The Drop
HBO Max

Industry

WORTH IT

Young finance ghouls in London being awful to each other. Succession's meaner little brother.

sentenced 2026-07-12 by the guide

The Premise

An HBO/BBC co-production from Mickey Down and Konrad Kay, both ex-bankers writing what they know. It follows a cohort of young graduates fighting for permanent seats at Pierpoint & Co, a fictional London investment bank that treats its junior staff like disposable batteries. The ensemble centers on Myha'la as Harper Stern, a scrappy American operator with a résumé that won't survive scrutiny; Marisa Abela as Yasmin Kara-Hanani, a posh publishing heiress slumming it on the FX desk; and Ken Leung as Eric Tao, the senior salesman who runs the floor like a small dictatorship. Season one drops you into the grad program, hazing and all, and lets the desk politics do the plotting.

The Case For

The dialogue is the pitch. Down and Kay write finance-speak the way Sorkin writes lawyer-speak, except crueler and horned up. Nobody stops to explain what a Repo is, and the show is better for it. Ken Leung's Eric is one of the great TV bosses, a man whose approval is currency and whose disappointment is a weapon. Myha'la plays Harper with a coiled-spring stillness that makes every meeting feel like a hostage negotiation. Season two is where it locks in: a new hedge-fund villain played by Jay Duplass, Ken Leung getting a real interior life, and directors like Birgitte Stærmose staging trading floors like combat scenes. The needle drops are excellent. The suits are cut correctly.

The Case Against

Season one is a lot of drugs, bathrooms, and bad decisions before the writing catches up to its own ambition. If you can't tell a swap from a swaption and don't want to guess, the first four episodes will feel like eavesdropping on strangers arguing about their jobs. The show loves an emotional pile-on. Every character is being destroyed by their parents, their boss, their lover, and their P&L simultaneously, and once in a while you want someone to just eat a sandwich. Season three is the wobbliest, pivoting toward a green-energy IPO plot that some viewers will find sharpened and others will find soapy.

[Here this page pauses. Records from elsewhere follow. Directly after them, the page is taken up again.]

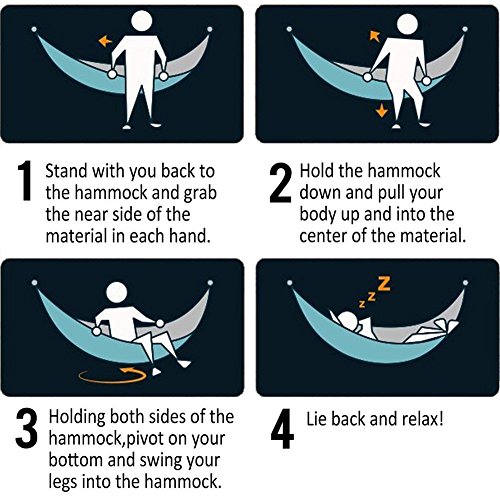 1 Stand with you back to the hammock and grab the near side of the material in each hand.

2 Hold the hammock down and pull your body up and into the center of the material.

z z Z

3 Holding both sides of the hammock,pivot on your bottom and swing your legs into the hammock.

4 Lie back and relax!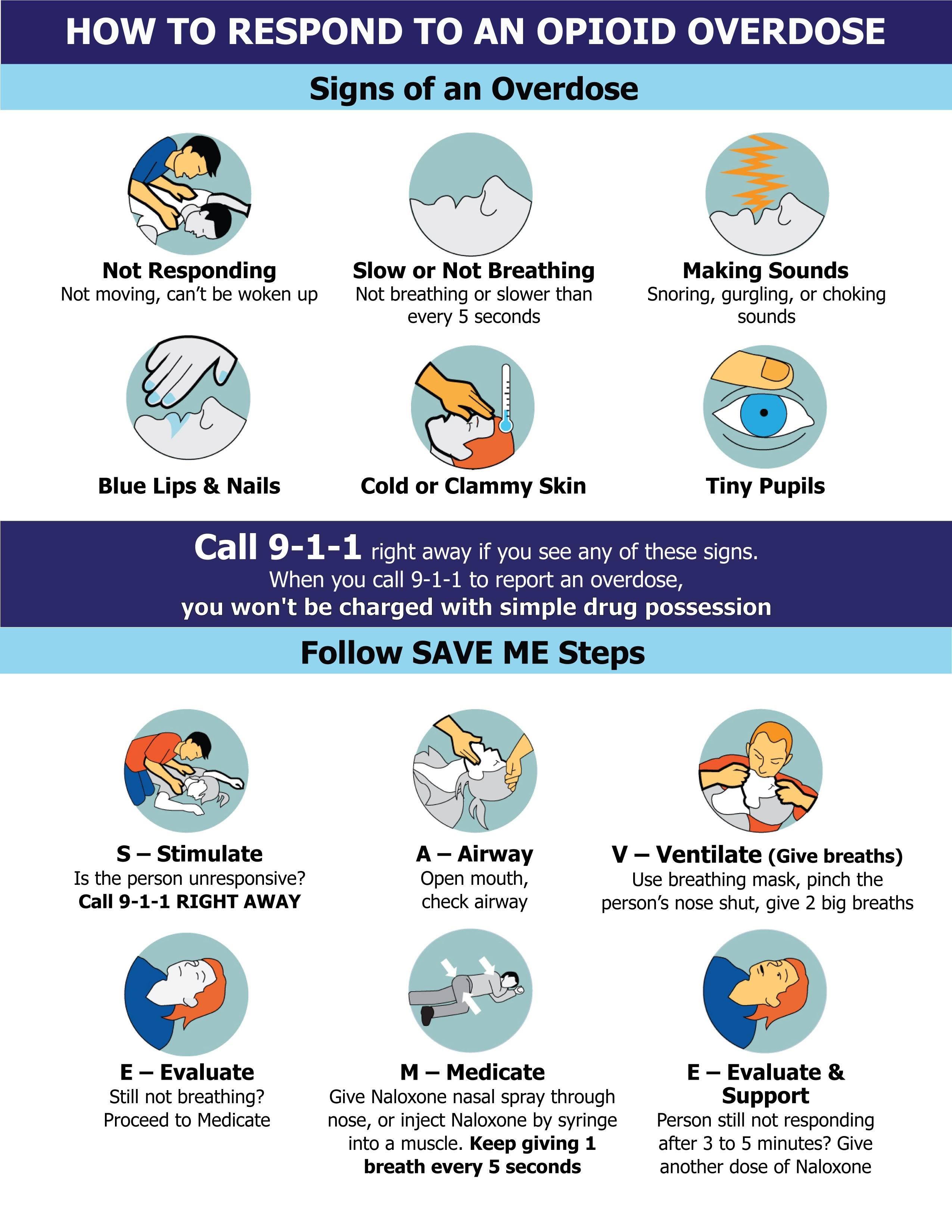 HOW TO RESPOND TO AN OPIOID OVERDOSE

Signs of an Overdose

Not Responding
Not moving, can't be woken up

Slow or Not Breathing
Not breathing or slower than every 5 seconds

Making Sounds
Snoring, gurgling, or choking sounds

Blue Lips & Nails

Cold or Clammy Skin

Tiny Pupils

Call 9-1-1 right away if you see any of these signs.
When you call 9-1-1 to report an overdose,
you won't be charged with simple drug possession

Follow SAVE ME Steps

S – Stimulate
Is the person unresponsive?
Call 9-1-1 RIGHT AWAY

A – Airway
Open mouth, check airway

V – Ventilate (Give breaths)
Use breathing mask, pinch the person's nose shut, give 2 big breaths

E – Evaluate
Still not breathing? Proceed to Medicate

M – Medicate
Give Naloxone nasal spray through nose, or inject Naloxone by syringe into a muscle. Keep giving 1 breath every 5 seconds

E – Evaluate & Support
Person still not responding after 3 to 5 minutes? Give another dose of Naloxone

Who It's For, Who'll Bounce

If you liked Succession for the meetings more than the yacht scenes, you're the target. Fans of Margin Call, The Bear's kitchen anxiety, or early Mad Men will click in fast. People who need a hero to root for will bounce by episode two, because everyone here is compromised and half of them are actively awful. If jargon annoys you rather than seduces you, skip it. If watching rich twentysomethings ruin their lives at 3 a.m. sounds tedious rather than delicious, this isn't your show.

The Ruling

WORTH IT, not GOAT, because the show swings for prestige and mostly connects. The craft is the case: Leung and Myha'la are giving performances that would headline a lesser show, the writing trusts you to keep up, and the direction treats a Bloomberg terminal like a loaded gun. It has real things to say about class, ambition, and the machine that eats young people for margin, and it says them through character rather than through speeches. Nobody monologues the thesis. The desk does. When season three stumbles, it stumbles because the writers were reaching, not preaching, and season four's reinvention shows they're still willing to break their own toy. That's why it clears the bar.